OTRA MIRADA – La artesanía y el valor de lo real en la era de la inteligencia artificial

Por: Maily González (Enlace a la autora)
En un mundo donde la tecnología avanza a pasos agigantados y las personas viven a la velocidad de la luz, sumado a la saturación de información, la sobreoferta de productos y la capacidad de la inteligencia artificial de generar casi cualquier cosa en cuestión de segundos, la artesanía cobra un gran valor.
Este valor no solo está dado por su autenticidad, sino por su capacidad de transmitir historias, preservar saberes ancestrales y conectar con lo humano. En paralelo, emerge en las personas un deseo de reconectar con experiencias y emociones reales, y de volver a encontrar valor en la imperfección.
Según Euromonitor (2026), en un contexto global marcado por la incertidumbre y la volatilidad, el 58% de los consumidores experimentan niveles de estrés moderado a extremo diariamente. Esto ha llevado a que las personas demanden productos y servicios que transmitan calma y bienestar.
Este perfil de consumidor, más consciente y exigente, obliga a las marcas a replantear su propuesta. Ya no basta con ofrecer productos genéricos; es necesario construir confianza, autenticidad y una conexión sólida con valores que trascienden lo puramente funcional.
En la misma línea, el World Economic Forum advierte que, a medida que la automatización y las innovaciones digitales transforman las industrias, también crece la necesidad de proteger la artesanía y la creatividad humana. Preservarlas no solo mantiene viva nuestra conexión con el patrimonio cultural, sino que también permite construir un futuro más diverso y resiliente.
La producción artesanal se caracteriza por requerir tiempo, paciencia y dedicación, y por ser capaz de reflejar la identidad, el territorio y la tradición de una comunidad. Además, al ser hecha a mano, la imperfección y la variación en los detalles son una parte esencial, incluso en un mismo diseño.

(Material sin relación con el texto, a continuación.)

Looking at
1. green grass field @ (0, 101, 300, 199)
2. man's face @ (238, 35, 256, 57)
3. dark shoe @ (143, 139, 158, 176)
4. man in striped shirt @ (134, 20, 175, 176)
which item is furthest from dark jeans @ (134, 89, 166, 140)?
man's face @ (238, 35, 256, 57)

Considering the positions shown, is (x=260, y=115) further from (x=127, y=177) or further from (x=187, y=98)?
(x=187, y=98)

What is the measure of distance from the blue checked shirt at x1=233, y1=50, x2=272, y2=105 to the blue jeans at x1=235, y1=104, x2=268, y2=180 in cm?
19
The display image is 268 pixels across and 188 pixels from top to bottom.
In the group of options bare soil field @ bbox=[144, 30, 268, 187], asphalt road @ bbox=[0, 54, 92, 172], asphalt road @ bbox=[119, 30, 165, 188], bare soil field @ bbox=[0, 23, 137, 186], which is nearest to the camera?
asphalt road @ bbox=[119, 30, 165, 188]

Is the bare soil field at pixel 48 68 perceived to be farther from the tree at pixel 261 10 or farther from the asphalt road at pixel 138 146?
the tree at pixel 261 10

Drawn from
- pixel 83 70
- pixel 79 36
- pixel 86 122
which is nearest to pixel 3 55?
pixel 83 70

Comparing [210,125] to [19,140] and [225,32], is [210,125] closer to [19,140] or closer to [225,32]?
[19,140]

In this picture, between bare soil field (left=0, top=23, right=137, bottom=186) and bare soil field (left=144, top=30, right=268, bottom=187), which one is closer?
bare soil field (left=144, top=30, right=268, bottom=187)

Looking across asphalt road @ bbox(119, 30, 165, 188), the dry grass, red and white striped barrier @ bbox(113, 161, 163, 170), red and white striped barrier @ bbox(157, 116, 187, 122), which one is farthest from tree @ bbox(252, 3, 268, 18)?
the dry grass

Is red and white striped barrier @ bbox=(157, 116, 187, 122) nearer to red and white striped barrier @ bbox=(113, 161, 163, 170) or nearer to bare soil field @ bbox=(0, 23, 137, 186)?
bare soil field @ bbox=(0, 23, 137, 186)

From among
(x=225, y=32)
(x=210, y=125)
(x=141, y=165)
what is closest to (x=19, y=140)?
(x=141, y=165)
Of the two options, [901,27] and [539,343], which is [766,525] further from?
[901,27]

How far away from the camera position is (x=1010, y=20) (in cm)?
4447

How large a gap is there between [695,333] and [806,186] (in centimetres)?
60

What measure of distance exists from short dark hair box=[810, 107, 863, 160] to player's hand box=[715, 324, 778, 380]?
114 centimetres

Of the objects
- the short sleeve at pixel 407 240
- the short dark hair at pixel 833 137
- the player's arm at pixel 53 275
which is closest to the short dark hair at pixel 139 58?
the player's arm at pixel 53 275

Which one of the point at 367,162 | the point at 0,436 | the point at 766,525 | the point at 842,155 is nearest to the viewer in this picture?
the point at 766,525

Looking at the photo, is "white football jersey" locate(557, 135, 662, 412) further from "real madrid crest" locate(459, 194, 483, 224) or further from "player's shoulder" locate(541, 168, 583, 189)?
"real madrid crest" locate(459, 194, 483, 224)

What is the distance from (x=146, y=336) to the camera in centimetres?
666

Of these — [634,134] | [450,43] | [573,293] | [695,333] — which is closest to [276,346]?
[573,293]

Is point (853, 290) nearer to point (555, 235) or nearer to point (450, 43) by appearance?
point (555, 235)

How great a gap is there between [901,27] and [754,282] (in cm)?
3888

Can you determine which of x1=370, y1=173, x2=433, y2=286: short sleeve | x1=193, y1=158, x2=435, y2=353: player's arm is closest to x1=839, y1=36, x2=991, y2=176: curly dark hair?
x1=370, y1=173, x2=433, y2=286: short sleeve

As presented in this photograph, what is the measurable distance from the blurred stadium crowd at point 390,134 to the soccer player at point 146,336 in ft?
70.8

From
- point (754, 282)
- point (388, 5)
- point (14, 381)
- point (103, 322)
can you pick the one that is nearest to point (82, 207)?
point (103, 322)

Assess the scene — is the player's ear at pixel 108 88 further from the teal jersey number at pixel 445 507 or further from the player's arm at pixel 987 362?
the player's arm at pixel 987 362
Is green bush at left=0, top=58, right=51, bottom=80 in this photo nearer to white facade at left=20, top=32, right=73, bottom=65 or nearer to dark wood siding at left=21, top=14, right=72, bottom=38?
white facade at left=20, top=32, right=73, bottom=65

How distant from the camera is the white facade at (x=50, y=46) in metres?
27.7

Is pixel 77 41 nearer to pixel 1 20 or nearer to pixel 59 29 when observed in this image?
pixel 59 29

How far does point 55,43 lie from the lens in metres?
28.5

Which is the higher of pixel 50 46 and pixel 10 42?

Preservar este legado hoy es una forma de resistencia en medio de la consolidación del fast fashion (producción y consumo de prendas de vestir, joyas o bisutería en grandes volúmenes, a bajo costo y de forma acelerada) y del reciente auge del ultra fast fashion, que produce moda en tiempo real con base en las tendencias que circulan en redes sociales. Sus mayores exponentes son los gigantes chinos Shxin y Txmu.
En este contexto, WGSN (2026)- prestigiosa consultora de tendencias de consumo- identifica lo que llama el “renacimiento de lo real”, una tendencia en la que, en medio de la expansión de la inteligencia artificial, los diseñadores revalorizan el trabajo artesanal, la imperfección y la visibilidad del proceso material como forma de reafirmar su autoría.
De igual manera, también señala que, en un mercado saturado de propuestas homogéneas, la creatividad y los intercambios culturales genuinos se posicionan como la nueva moneda de valor en la moda.
Esta tendencia se refleja en las pasarelas otoño-invierno 2026-2027, de Nueva York a Londres, donde se evidencia una apuesta por lo manual y lo auténtico: estampados dibujados a mano, composiciones asimétricas, acabados imperfectos y costuras visibles que dejan ver la construcción de la prenda y reivindican la intervención humana en el proceso creativo.

Sin lugar a duda, la globalización y los avances tecnológicos han incrementado de forma acelerada la producción y el consumo en Occidente, con impactos significativos sobre la flora y la fauna del planeta. Sin embargo, también emerge una corriente de consumo más lento y consciente, que se opone a la lógica de lo inmediato, lo masivo y lo estandarizado.
Con esto no se busca plantear una rivalidad entre lo artesanal y lo industrial, ni entre lo artesanal y la inteligencia artificial, dado que cada uno responde a lógicas distintas. Lo que sí quiero destacar es que la artesanía está más viva que nunca y hoy cobra una relevancia especial, particularmente en industrias como la moda, joyería y bisutería.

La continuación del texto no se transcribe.